An Illinois law provided evidence that comprehensive approaches work best, giving insurance plans and providers incentives to resolve billing disputes by getting them to negotiate privately instead of mandating arbitration, Hoadley said.

Connecticut’s law, which set a payment rate standard, is effective because there is no ambiguity, he said. States using this approach have varied between using some share of Medicare rates or in-network charges.

However, “arbitration allows individual circumstances to be accounted for,” Hoadley said.

In states that use arbitration, the process ends up being a last resort for health plans and providers because it incentivizes resolving the case through negotiation to avoid the arbitration expense.

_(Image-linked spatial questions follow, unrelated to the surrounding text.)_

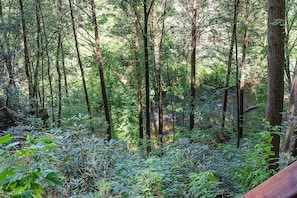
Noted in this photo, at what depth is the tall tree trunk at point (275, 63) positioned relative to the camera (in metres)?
3.56

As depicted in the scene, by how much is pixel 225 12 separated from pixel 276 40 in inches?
267

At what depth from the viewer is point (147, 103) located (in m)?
8.57

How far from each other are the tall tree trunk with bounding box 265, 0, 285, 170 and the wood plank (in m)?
3.35

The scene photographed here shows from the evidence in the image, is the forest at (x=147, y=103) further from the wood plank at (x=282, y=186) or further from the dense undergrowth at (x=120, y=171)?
the wood plank at (x=282, y=186)

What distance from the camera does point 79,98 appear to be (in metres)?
12.5

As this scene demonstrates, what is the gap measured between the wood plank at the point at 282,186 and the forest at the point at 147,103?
853mm

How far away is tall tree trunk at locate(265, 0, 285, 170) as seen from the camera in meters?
3.56

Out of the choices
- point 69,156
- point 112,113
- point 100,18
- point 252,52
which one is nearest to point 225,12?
point 252,52

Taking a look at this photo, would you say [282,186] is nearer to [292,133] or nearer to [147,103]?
[292,133]

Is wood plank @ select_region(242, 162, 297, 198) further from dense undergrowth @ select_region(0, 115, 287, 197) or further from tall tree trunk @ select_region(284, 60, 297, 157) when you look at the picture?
tall tree trunk @ select_region(284, 60, 297, 157)

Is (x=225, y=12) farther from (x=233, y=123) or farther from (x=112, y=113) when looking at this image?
(x=112, y=113)

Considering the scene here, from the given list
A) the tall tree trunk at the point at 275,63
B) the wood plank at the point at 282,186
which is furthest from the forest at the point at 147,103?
the wood plank at the point at 282,186

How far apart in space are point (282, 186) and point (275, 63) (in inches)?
140

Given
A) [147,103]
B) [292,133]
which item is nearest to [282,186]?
[292,133]
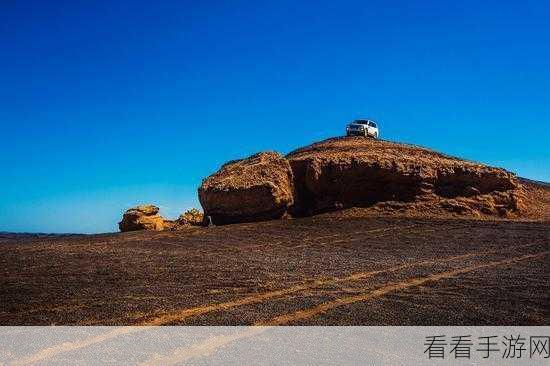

In New York, where a comprehensive bill was enacted in 2015, researchers have found “a general degree of satisfaction” and no inflationary effect on provider rates, Hoadley said.

“That’s an encouraging sign,” he said.

Rep. Joseph Morelle (D-N.Y.), who helped enact the New York measure when he served in the state legislature, said the law has resulted in only 800 arbitrations out of 7 million bills, while helping to settle about 2,000 billing disputes.

Morelle said out-of-network bills have declined by 34% and prices charged by in-network providers have dropped by 9% since the law took effect. Insurers, providers, and patient advocates told him that as a result of the law, “the system has changed for the better.”

Young, of the Brookings Institution, praised the New York law as comprehensive and transparent but criticized the hospital-backed legislation for guiding arbiters to focus on charges, which “has the potential to be inflationary over time.” Arbiters use a standard of 80% of the usual and customary charge, as determined by a state database.

“The problem with charges is they are not market-determined, so it is like saying, ‘The 80th percentile of your wish list to Santa,’” Young said. “Over time, there’s no constraint on your wish list to Santa.”

Schuman, of the American Benefits Council, agreed the New York law’s billed-rate approach “would fuel incentives for out-of-network providers to stay out of network and raise their charges.”